Naspi, termini presentazione per il lavoratore in malattia: chiarimenti Inps

Decorrenza e sospensione dei termini per la presentazione della domanda di indennità Naspi

L’Inps, con il messaggio n. 4211 del 18 novembre 2019, si è espresso sulla decorrenza e sospensione del termine per la presentazione della domanda di indennità Naspi in caso di “evento di malattia insorto prima o dopo la cessazione del rapporto di lavoro subordinato”.

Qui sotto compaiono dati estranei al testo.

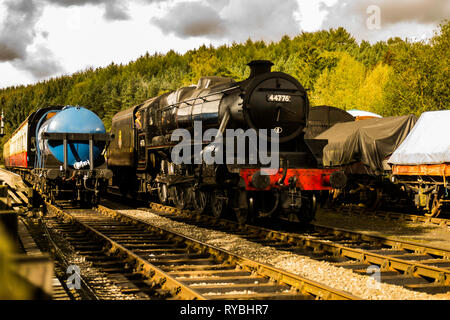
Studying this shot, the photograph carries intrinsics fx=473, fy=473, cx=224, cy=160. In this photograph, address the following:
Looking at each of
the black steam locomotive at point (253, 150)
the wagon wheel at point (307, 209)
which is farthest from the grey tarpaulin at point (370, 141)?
the wagon wheel at point (307, 209)

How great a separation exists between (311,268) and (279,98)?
506 cm

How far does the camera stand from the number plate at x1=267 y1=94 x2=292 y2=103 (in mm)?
11352

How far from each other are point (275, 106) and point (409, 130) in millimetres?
6713

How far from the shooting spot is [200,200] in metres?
13.7

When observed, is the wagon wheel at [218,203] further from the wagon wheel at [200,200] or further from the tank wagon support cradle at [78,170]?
the tank wagon support cradle at [78,170]

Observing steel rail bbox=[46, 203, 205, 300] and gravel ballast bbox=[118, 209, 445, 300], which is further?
gravel ballast bbox=[118, 209, 445, 300]

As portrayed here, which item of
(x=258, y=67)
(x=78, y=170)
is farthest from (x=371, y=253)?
(x=78, y=170)

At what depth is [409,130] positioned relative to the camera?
52.2 ft

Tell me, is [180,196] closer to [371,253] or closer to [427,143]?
[427,143]

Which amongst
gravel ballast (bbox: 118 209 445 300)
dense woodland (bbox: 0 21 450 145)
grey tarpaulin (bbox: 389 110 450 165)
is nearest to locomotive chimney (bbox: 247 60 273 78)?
gravel ballast (bbox: 118 209 445 300)

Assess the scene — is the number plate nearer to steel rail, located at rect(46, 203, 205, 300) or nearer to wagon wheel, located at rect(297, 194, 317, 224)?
wagon wheel, located at rect(297, 194, 317, 224)

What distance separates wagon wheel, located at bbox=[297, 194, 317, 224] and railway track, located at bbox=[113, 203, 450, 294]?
0.36 meters

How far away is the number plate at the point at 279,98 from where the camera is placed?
11.4m
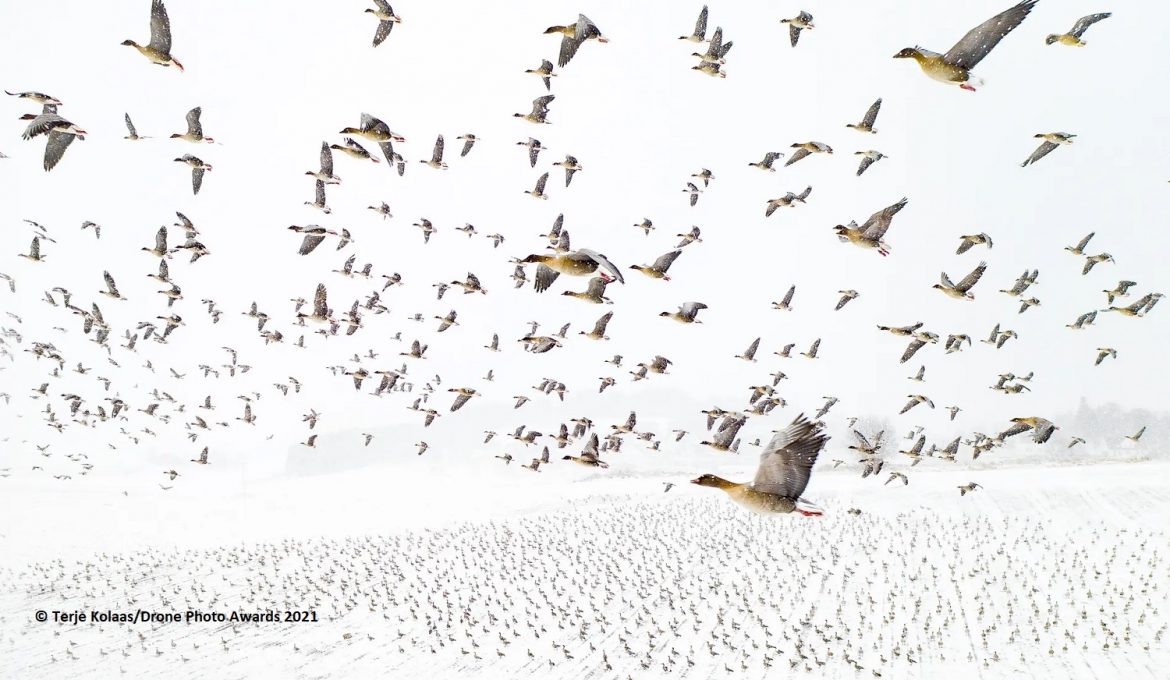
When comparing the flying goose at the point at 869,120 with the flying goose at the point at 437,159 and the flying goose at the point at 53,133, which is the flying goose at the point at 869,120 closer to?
the flying goose at the point at 437,159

Cosa succede se il lavoratore dipendente, dopo la cessazione del rapporto di lavoro (o prima della scadenza del contratto) si ammala? I 68 giorni di tempo per poter richiedere la Naspi sono da considerarsi sospesi? E da quando iniziano di nuovo a decorrere? Al fine di chiarire questi dubbi, allora, l’Istituto Previdenziale ha subito specificato che è necessario tenere conto “della diversa disciplina della malattia e della indennizzabilità della stessa a seconda del contratto di sottostante al rapporto di lavoro”.

Come precisato nella circolare n. 94 del 2015, se dopo la data di cessazione del rapporto di lavoro si verifica un evento di malattia comune indennizzabile da parte dell’Inps o di infortunio sul lavoro/malattia professionale indennizzabile da parte dell’Inail, il termine di presentazione della domanda Naspi è da considerarsi sospeso per un periodo pari alla durata dell’evento stesso di malattia/infortunio. Lo stesso termine riprenderà a decorrere per la parte residua una volta venute meno le condizioni che hanno generato l’infortunio o la malattia.

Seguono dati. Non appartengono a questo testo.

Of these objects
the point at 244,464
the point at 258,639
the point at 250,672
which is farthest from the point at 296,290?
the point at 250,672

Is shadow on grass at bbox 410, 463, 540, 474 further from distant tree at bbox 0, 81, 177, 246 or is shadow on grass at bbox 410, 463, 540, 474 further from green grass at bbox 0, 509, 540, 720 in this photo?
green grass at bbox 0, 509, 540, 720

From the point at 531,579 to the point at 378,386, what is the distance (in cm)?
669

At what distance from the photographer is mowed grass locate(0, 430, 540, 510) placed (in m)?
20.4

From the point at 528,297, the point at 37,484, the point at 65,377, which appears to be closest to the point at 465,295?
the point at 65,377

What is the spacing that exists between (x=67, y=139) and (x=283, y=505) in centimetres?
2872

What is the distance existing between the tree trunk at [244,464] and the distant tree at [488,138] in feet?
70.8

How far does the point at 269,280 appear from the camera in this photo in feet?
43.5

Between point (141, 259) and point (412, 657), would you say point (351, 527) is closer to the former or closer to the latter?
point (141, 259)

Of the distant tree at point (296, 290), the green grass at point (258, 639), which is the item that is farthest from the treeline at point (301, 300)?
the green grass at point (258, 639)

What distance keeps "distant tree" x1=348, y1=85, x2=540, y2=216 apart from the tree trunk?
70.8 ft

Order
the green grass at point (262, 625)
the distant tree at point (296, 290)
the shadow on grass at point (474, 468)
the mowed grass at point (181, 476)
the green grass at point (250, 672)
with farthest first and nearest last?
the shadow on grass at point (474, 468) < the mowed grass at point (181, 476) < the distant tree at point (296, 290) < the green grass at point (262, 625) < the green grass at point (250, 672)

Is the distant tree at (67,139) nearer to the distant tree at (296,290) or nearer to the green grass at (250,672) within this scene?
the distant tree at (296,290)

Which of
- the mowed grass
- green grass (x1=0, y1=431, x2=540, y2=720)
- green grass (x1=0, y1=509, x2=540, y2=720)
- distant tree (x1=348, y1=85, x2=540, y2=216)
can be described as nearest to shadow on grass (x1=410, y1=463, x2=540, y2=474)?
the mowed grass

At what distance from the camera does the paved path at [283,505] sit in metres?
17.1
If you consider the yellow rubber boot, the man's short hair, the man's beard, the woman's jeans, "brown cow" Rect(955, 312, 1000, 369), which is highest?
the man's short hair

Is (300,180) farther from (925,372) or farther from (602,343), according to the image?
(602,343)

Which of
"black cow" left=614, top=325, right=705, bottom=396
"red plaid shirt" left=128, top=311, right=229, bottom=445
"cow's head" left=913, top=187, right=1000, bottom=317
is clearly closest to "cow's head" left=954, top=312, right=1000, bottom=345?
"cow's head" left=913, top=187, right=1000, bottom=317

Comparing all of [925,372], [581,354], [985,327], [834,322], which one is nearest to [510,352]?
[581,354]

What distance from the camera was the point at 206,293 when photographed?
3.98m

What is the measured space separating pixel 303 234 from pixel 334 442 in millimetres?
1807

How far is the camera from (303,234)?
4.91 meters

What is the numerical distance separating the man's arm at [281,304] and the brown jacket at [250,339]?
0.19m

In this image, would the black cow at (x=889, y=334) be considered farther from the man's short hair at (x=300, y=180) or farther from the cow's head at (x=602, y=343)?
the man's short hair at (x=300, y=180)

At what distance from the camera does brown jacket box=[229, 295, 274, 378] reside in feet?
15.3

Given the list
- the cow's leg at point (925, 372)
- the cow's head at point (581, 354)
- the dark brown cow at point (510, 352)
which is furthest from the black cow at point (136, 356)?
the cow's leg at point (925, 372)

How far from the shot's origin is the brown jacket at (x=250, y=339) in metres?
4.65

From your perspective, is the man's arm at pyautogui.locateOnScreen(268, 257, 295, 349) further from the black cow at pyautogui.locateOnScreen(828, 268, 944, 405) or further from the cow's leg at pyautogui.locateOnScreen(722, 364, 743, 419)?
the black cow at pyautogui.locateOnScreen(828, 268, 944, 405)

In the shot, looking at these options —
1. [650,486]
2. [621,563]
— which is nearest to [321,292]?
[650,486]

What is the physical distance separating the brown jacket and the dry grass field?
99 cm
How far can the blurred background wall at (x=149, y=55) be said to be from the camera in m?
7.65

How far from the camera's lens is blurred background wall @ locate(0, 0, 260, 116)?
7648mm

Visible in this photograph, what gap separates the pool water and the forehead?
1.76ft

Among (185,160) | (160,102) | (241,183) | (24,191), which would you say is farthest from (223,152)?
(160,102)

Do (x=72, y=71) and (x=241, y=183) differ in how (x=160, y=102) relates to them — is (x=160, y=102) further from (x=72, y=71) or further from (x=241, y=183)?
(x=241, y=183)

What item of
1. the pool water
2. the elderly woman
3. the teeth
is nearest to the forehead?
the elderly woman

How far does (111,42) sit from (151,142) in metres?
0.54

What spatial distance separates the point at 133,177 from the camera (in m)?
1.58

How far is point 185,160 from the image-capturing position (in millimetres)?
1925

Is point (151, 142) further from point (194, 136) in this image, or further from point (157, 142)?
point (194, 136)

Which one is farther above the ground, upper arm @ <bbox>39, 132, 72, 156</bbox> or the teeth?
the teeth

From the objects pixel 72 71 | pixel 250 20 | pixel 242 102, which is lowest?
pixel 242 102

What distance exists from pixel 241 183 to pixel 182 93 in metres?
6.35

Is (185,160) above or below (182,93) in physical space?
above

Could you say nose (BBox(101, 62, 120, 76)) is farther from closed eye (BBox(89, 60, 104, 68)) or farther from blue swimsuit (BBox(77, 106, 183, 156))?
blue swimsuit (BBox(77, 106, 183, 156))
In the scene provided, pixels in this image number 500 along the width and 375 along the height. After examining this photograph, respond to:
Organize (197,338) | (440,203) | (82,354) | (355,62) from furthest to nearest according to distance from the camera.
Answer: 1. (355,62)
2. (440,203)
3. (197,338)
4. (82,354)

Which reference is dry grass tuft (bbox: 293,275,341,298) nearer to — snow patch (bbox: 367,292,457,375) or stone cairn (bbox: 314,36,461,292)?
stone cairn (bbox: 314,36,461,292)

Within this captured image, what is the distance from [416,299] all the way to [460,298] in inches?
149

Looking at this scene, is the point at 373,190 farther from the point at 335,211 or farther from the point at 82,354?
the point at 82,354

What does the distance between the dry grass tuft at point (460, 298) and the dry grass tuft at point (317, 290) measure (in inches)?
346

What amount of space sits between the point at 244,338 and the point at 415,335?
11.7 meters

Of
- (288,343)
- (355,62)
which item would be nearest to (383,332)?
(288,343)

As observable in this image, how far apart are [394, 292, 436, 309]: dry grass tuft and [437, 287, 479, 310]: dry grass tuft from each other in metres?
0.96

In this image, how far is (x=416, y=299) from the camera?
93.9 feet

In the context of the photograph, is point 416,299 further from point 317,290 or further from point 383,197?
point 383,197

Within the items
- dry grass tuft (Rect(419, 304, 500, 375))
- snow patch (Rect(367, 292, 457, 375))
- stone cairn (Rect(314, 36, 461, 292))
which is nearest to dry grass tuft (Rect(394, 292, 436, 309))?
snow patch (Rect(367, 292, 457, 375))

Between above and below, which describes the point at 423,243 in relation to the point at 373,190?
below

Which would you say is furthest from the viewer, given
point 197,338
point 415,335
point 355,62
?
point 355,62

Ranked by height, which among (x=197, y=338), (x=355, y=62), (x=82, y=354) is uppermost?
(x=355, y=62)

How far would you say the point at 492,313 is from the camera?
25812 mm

Allo stesso modo il termine di 68 giorni per la presentazione della domanda Naspi è da considerarsi sospeso anche quando l’evento di malattia o infortunio si verifica durante il rapporto di lavoro e si protrae oltre la cessazione dello stesso (mentre riprende a decorrere con la fine della malattia/infortunio).

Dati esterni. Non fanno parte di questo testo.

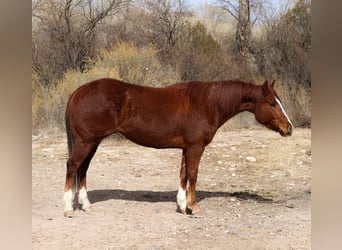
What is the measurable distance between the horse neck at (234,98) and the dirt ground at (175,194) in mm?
127

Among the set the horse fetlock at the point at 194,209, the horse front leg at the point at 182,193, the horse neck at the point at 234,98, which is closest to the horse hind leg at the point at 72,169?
the horse front leg at the point at 182,193

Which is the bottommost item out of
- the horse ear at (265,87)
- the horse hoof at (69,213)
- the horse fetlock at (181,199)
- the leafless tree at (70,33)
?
the horse hoof at (69,213)

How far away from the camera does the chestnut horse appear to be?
272cm

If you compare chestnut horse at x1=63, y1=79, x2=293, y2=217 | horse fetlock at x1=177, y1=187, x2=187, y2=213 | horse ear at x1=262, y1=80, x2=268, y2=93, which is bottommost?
horse fetlock at x1=177, y1=187, x2=187, y2=213

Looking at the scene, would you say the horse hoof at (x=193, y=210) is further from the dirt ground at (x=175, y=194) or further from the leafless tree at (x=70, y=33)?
the leafless tree at (x=70, y=33)

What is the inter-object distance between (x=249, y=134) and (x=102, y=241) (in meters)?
1.02

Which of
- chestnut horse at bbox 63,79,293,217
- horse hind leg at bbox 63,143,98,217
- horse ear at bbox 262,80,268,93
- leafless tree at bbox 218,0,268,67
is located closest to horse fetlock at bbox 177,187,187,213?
chestnut horse at bbox 63,79,293,217

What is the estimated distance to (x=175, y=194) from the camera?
110 inches

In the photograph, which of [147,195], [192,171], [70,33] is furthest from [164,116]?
[70,33]

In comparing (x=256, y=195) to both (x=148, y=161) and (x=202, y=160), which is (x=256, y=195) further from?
(x=148, y=161)

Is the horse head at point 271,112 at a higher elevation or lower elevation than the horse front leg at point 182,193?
higher

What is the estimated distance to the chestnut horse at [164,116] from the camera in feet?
8.94

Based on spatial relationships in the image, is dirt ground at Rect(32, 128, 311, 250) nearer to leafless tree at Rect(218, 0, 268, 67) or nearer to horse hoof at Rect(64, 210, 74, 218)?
horse hoof at Rect(64, 210, 74, 218)

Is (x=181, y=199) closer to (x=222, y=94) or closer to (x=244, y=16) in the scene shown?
(x=222, y=94)
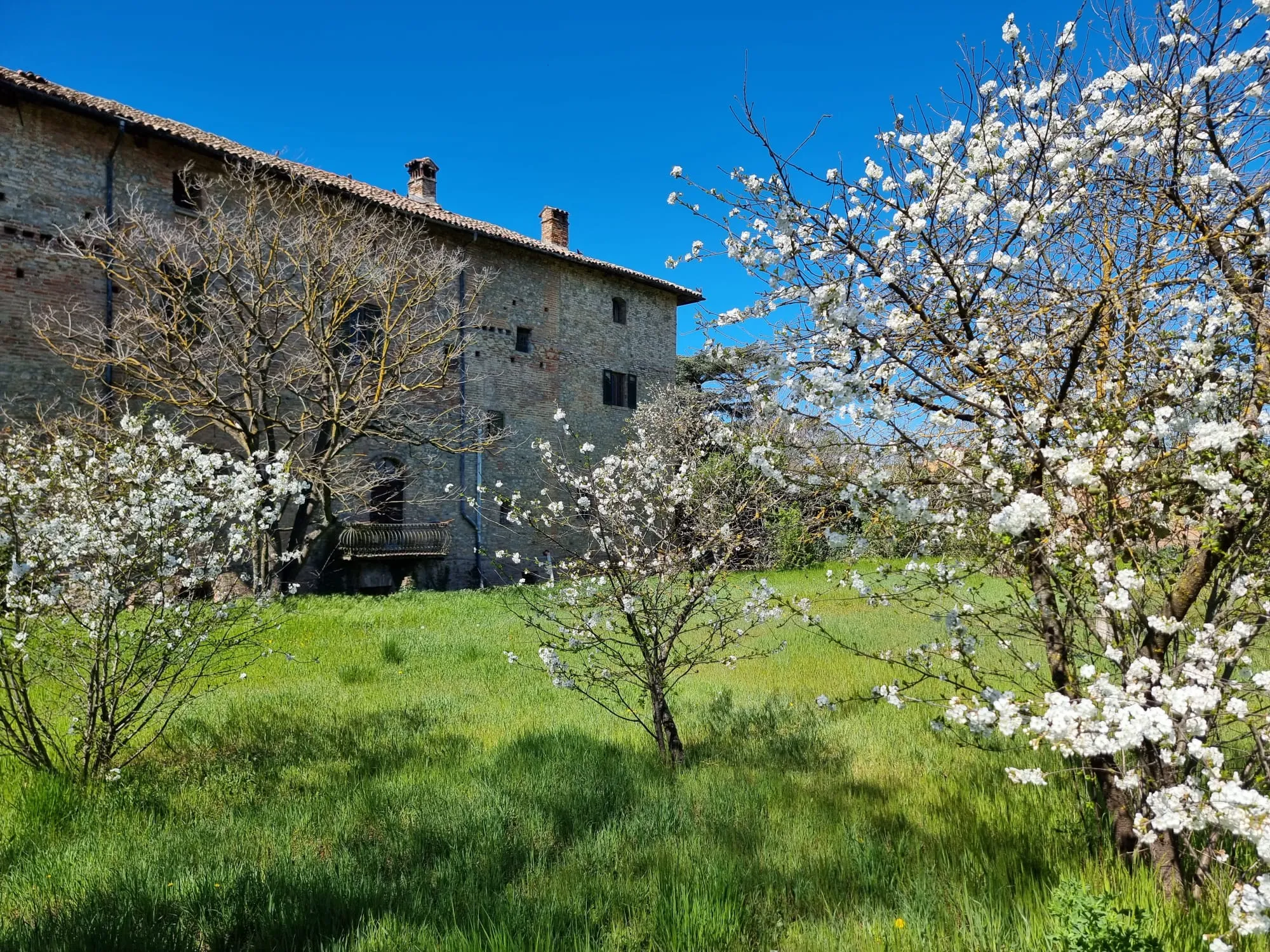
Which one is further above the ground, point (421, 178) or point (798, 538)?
point (421, 178)

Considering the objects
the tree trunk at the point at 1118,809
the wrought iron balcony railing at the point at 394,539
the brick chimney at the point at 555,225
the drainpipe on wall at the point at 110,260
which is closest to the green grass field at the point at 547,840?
the tree trunk at the point at 1118,809

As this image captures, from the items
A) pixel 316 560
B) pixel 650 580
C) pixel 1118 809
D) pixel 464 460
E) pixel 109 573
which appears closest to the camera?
pixel 1118 809

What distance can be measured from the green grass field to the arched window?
1160 centimetres

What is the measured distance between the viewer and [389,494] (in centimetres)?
1808

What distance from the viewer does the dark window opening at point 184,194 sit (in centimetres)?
1451

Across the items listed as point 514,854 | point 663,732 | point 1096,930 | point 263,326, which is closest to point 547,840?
point 514,854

La Giurisprudenza in questo caso parla chiaro e, con le sentenze n. 27167 del 23 dicembre 2009 e n. 17163 del 10 agosto 2011 emanate dalla Corte di Cassazione, ha stabilito che l’interruzione del rapporto di lavoro è da considerarsi condizione necessaria per la decorrenza del termine di decadenza per la presentazione della domanda Naspi, poiché comporta la cessazione dei mezzi di sussistenza del lavoratore. Quando però si verifica l’intervento del sistema previdenziale, come nel caso di malattia coperta dall’Inps o infortunio/malattia coperti dall’Inail, “il riconoscimento in capo al lavoratore disoccupato di altre prestazioni di natura previdenziale preclude la decorrenza del termine di decadenza stesso“.

Il termine per la presentazione della domanda, come stabilisce l’articolo 129, comma 5, del R.D.L. n.1827 del 4 ottobre 1935, è inoltre da considerarsi sospeso durante il “periodo di malattia per il quale il disoccupato abbia titolo ad altre prestazioni economiche di natura previdenziale”.

Fatte queste premesse, tuttavia, l’Inps con il suo ultimo messaggio ha specificato che, nel caso in cui la normativa prevista per la specifica categoria di lavoratore subordinato non tuteli la malattia oltre la data di cessazione del rapporto di lavoro (come ad esempio capita per i lavoratori a tempo determinato del settore commercio), e quindi ci si trova davanti ad un evento di malattia/infortunio non indennizzabile, “il termine di presentazione della domanda di Naspi non può essere sospeso e pertanto decorre secondo le regole ordinarie”.